Commissariat d’exposition : Myriame Morel-Deledalle avec la collaboration de Sylvia Amar-Gonzalez, Jean-Roch Bouiller et Emilie Girard, et assistés de Lise Lézennec, Clémence Levassor et Céline Porro

 

 

Intérêt pédagogique

L’histoire des rapports des Européens au monde : 

Cycle 3_5e : Thème 1 : CHRETIENTES ET ISLAM (VIe – XIIIe s.) DES MONDES EN CONTACT : Byzance et l’Europe carolingienne, de la naissance de l’Islam à la prise de Bagdad 

Seconde : Thème 4 : NOUVEAUX HORIZONS GEOGRAPHIQUES ET CULTURELS DES EUROPEENS A L’EPOQUE MODERNE 

La partie réservée à Istanbul permet ainsi de travailler sur cette première « mégapole » du XVIe siècle, ses richesses (céramiques d’Iznik) et surtout les relations complexes qui l’unissent aux autres villes européennes faite de diplomatie (Jean-Baptiste Huysmans, Ogier de Busbecq achetant à Constantinople l’étendard royal d’Espagne à des pirates turcs. 1904, Huile sur toile, Bousbecque, Mairie de Bousbecque), de rivalités (Etendard ottoman pris à la bataille de Lépante.

L’histoire des mutations des sociétés : 

Cycle 3_5e : Thème 2 : SOCIETE, EGLISE ET POUVOIR POLITIQUE DANS L’OCCIDENT FEODAL (XIe – XVe) : L’émergence d’une nouvelle société urbaine.

Seconde : Thème 3 : SOCIETES ET CULTURES DE L’EUROPE MEDIEVALE DU XIE AU XIIIE SIECLE : Sociétés et cultures urbaines.

La partie réservée à Venise illustre l’essor d’une ville qui s’urbanise grâce au commerce et correspond parfaitement aux thèmes indiqués ci-dessus.

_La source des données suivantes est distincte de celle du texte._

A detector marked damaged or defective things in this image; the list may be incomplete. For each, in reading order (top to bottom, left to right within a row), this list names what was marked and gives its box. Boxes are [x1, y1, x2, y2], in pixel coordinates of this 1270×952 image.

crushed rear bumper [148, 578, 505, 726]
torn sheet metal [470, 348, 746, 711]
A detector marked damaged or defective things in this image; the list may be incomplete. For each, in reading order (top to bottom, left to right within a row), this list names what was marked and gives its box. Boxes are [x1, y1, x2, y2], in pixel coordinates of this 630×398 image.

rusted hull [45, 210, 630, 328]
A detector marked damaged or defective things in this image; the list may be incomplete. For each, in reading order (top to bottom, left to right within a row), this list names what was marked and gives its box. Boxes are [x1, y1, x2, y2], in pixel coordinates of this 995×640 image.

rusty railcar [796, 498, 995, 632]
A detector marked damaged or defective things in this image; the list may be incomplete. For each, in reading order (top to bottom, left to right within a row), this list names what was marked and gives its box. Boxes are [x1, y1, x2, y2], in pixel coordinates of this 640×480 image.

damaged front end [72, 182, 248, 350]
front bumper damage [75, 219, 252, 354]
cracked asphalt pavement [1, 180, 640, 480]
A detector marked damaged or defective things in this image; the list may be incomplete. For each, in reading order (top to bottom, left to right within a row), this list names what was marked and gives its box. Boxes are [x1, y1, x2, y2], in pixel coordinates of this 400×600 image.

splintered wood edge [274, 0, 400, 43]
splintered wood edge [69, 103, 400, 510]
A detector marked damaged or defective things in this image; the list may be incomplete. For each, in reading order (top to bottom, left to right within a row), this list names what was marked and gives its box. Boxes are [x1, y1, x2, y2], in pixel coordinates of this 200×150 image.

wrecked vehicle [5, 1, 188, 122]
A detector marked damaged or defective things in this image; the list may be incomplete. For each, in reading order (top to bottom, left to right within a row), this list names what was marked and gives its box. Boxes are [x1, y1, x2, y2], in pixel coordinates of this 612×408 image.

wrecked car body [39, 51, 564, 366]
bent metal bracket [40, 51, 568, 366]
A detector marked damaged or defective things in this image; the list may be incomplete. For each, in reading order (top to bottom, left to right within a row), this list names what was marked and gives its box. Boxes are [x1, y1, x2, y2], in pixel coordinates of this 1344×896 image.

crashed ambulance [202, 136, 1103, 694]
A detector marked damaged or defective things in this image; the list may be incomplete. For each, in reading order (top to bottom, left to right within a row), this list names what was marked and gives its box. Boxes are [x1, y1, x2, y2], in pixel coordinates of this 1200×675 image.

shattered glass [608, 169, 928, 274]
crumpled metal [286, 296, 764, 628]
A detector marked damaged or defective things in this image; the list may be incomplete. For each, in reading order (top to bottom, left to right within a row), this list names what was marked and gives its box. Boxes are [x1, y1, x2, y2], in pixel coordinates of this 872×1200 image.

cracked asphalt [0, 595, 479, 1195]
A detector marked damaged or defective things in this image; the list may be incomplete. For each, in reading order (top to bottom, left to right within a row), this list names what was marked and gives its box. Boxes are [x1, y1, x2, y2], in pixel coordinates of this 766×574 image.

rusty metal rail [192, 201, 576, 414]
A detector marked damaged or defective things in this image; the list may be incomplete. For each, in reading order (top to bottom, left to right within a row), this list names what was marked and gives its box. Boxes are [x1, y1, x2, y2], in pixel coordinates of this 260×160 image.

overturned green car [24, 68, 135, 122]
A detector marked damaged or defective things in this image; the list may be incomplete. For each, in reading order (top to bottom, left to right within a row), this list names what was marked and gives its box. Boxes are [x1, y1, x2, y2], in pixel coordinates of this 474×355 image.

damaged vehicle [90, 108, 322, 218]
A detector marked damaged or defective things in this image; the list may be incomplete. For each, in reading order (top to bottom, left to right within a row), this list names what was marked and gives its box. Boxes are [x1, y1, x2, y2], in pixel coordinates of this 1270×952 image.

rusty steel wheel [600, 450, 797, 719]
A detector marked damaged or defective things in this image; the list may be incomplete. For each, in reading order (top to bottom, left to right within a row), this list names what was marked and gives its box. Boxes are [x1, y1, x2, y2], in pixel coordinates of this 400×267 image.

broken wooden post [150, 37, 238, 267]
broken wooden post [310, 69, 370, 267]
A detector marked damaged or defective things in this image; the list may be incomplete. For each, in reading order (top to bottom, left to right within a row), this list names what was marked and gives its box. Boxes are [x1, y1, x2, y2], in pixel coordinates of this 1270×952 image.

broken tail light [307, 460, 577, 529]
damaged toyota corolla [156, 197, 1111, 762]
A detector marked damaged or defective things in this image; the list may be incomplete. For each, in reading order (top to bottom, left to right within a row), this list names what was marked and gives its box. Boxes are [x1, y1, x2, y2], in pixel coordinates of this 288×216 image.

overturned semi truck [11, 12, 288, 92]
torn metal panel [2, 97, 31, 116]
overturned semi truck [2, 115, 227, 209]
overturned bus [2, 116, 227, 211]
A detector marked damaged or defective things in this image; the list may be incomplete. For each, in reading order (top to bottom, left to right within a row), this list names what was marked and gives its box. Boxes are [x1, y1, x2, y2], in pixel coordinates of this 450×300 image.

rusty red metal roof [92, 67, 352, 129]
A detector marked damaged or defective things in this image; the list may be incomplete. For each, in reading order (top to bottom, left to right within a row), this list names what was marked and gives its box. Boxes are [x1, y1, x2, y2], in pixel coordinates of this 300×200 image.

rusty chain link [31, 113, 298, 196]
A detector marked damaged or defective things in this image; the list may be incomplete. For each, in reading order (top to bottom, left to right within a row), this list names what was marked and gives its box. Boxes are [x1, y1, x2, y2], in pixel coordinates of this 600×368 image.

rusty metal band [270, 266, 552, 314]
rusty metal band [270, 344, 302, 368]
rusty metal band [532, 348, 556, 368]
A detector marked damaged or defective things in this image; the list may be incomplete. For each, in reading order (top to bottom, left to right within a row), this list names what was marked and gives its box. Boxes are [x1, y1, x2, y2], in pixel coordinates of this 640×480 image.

  • En géographie, l’exposition s’inscrit aussi parfaitement dans les thématiques  :

Développement et de l’urbanisation :

Cycle 4_4e : Thème 1 : L’URBANISATION DU MONDE : Espaces et paysages de l’urbanisation et Des villes inégalement connectées aux réseaux de la mondialisation

Les 4 exemples proposées par le parcours de l’exposition peuvent donner lieu à des études de cas . 

La mondialisation et ses manifestations

Cycle 4_4e : Thème 2 : LES MOBILITES TRANSNATIONALES : Un mode de migrants

L’oeuvre présenté par Patrick Guns dans son gigantesque mobile Que Dieu nous aide (référence à Géricault et au nombre approximatif de rescapés du naufrage de La Méduse) est une ressource intéressante pour travailler sur les migrations en Méditerranée. De plus avec la référence de l’artiste à l’oeuvre de Géricault, il est même possible dans ce cadre d’envisager un travail interdisciplinaire.